Les principaux chevaux de bataille des bibliothécaires critiques sont les suivants :

  • Questionner les idéologies, jugées régressives (sexistes, homophobes ou racistes, par exemple) qui gouvernent les outils utilisés par la discipline, comme les moteurs de recherche, ou encore le systèmes de classification et de catalogage. Il s'agit aussi de documenter des micro-agressions en bibliothèque, ou de rassembler des archives sur des minorités sexuelles [5]. Loin d’être neutres, objectives et immuables, les décisions liées aux catégories cataloguées sont intrinsèquement politiques, représentent les biais idéologiques de la bibliothèque et peuvent participer à la propagation des stéréotypes. Les systèmes de classification documentaire peinent à classifier fidèlement les documents concernant les groupes marginalisés. Par exemple, en classifiant les ouvrages traitant des personnes lesbiennes comme « homosexuels » et en omettant de classifier les ouvrages concernant les relations entre un homme et une femme comme « hétérosexuels », ces systèmes entretiennent l’hétéronormativité[19]. Ces systèmes doivent être analysés critiquement afin qu’il soit possible de les refondre pour modifier les idées qu’ils perpétuent[20].

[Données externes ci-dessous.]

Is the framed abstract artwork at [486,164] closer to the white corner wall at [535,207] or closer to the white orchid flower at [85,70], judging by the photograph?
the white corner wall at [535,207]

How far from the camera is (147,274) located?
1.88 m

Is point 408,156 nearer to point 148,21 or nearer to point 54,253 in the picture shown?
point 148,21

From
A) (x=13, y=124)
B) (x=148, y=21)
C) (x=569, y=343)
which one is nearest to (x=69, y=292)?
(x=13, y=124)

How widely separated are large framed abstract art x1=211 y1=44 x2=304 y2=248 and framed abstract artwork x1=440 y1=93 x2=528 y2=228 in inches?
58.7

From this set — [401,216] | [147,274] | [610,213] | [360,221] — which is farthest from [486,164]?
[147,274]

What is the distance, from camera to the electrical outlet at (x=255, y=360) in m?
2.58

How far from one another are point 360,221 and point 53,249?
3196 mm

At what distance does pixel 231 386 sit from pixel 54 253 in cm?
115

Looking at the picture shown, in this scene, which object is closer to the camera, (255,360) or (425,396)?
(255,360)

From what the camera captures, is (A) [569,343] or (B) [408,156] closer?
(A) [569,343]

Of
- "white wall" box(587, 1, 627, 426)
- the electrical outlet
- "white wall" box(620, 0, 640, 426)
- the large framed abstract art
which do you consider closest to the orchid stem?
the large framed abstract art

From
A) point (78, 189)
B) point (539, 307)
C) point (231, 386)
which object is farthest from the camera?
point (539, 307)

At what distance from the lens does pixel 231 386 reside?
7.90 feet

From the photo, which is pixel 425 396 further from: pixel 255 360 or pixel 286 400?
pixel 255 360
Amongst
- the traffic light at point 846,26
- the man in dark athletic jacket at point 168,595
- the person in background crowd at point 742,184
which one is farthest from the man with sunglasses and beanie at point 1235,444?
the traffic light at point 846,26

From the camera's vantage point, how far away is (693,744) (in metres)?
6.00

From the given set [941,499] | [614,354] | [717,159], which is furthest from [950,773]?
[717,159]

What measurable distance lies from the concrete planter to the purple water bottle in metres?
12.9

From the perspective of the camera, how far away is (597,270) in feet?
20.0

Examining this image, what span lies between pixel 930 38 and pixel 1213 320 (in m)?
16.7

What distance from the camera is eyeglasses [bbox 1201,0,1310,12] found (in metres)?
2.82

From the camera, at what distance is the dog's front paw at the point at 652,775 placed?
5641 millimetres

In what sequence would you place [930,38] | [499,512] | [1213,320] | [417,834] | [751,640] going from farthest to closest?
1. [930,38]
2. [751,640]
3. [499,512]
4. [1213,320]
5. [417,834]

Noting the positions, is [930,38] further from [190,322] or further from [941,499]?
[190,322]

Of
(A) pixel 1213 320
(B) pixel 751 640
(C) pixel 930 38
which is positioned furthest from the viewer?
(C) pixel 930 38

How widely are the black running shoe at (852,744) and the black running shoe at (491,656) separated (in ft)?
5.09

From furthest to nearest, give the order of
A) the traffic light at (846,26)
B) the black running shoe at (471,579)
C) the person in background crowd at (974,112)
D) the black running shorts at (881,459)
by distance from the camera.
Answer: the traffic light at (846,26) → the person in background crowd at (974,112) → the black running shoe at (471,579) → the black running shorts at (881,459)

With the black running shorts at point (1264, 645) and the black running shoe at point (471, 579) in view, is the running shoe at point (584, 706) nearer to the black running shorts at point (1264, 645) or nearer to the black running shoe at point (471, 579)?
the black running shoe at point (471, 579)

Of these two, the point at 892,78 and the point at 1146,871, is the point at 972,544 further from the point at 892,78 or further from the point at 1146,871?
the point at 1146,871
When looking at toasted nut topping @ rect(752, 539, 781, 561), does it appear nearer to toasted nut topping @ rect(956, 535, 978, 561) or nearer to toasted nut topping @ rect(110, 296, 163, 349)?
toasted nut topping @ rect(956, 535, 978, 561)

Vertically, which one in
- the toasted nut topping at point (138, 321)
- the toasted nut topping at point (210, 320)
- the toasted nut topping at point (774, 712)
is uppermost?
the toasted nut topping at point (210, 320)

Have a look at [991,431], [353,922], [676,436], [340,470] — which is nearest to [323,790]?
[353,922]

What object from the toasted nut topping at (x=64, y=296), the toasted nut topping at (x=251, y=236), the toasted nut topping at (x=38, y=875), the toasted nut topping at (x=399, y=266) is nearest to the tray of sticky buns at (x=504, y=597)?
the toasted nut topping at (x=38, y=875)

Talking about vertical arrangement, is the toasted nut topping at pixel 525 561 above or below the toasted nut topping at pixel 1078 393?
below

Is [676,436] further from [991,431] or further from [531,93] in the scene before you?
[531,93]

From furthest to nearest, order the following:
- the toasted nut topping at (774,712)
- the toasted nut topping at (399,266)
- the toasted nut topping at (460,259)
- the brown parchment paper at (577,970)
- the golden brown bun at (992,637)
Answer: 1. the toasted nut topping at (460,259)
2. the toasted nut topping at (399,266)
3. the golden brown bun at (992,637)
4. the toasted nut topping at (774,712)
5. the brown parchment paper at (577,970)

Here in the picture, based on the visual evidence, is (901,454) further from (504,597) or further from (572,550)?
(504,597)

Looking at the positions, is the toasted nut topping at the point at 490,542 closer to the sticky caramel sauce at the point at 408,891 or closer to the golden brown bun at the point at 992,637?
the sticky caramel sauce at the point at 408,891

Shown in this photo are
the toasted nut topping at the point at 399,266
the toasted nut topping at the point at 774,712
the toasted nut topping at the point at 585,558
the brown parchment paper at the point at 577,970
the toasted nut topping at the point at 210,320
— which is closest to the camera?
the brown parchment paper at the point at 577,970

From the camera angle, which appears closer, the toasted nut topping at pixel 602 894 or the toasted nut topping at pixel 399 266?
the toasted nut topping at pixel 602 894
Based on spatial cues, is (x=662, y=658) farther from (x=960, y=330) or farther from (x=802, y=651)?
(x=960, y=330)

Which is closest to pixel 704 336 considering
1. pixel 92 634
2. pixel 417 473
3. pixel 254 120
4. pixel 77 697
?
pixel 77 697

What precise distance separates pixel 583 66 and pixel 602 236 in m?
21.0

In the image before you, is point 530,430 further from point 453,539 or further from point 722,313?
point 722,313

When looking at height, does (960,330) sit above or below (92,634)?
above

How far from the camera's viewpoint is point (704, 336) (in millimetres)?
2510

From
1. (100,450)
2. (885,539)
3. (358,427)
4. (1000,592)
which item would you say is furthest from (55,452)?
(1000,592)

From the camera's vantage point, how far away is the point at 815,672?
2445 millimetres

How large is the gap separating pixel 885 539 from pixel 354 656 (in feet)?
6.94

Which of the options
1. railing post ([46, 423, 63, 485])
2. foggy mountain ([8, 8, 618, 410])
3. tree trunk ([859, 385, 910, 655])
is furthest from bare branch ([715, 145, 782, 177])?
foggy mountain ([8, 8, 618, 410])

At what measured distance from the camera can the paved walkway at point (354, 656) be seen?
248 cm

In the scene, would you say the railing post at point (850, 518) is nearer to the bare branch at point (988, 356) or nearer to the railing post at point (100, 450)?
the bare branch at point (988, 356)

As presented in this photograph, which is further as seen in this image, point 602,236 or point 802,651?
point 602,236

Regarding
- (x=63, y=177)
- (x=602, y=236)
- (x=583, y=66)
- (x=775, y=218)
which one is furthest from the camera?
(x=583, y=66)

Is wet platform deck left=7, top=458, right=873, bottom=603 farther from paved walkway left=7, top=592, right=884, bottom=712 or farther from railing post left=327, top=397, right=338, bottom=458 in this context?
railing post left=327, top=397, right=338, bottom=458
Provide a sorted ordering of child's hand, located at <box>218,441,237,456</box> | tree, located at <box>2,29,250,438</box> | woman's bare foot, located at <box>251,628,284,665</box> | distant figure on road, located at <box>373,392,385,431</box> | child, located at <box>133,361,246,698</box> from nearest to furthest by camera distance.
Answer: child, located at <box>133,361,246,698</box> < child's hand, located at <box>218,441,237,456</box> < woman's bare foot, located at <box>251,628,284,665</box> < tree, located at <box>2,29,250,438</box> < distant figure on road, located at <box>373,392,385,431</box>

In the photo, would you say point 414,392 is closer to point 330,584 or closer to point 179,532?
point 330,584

  • Développer une conscience critique chez les étudiants par la littératie critique : d'un modèle capitaliste d'usagers « receveurs passifs de la connaissance », il s'agit de tendre vers un modèle actif de formation des connaissances, axé sur la dialectique et la problématisation des savoirs [15]. Les travaux de Paulo Freire sont d'importants précédents à ce chapitre. Le rôle des bibliothécaires, dans ce contexte, est d’enseigner la littératie informationnelle et critique afin que les étudiants puissent la développer et l’utiliser dans le cadre de leur vie personnelle et pédagogique. Ces apprentissages sont étroitement liés au développement de leur pouvoir d’action politique[21]. Un exemple de ce modèle de formation est observable dans un « dialogue de référence » qui, contrairement à l’expression « entrevue de référence », met l’accent sur la discussion. Ayant lieu dans un environnement confortable et solidaire, cette rencontre permet à l’étudiant de partager dans le cadre d’un échange réfléchi et sans relation de pouvoir, de développer son esprit critique et d’accroître son autonomie dans la découverte et l’usage de l’information[22].
  • Développer une compréhension et une conscience des privilèges chez les bibliothécaires, qui doivent se conscientiser sur leur rôle privilégié en tant que « gardiens de l’information » afin de s’adapter aux besoins des usagers[23]. Plutôt que d’être des figures d’autorité, les bibliothécaires doivent représenter des alliés avec lesquels les usagers peuvent discuter.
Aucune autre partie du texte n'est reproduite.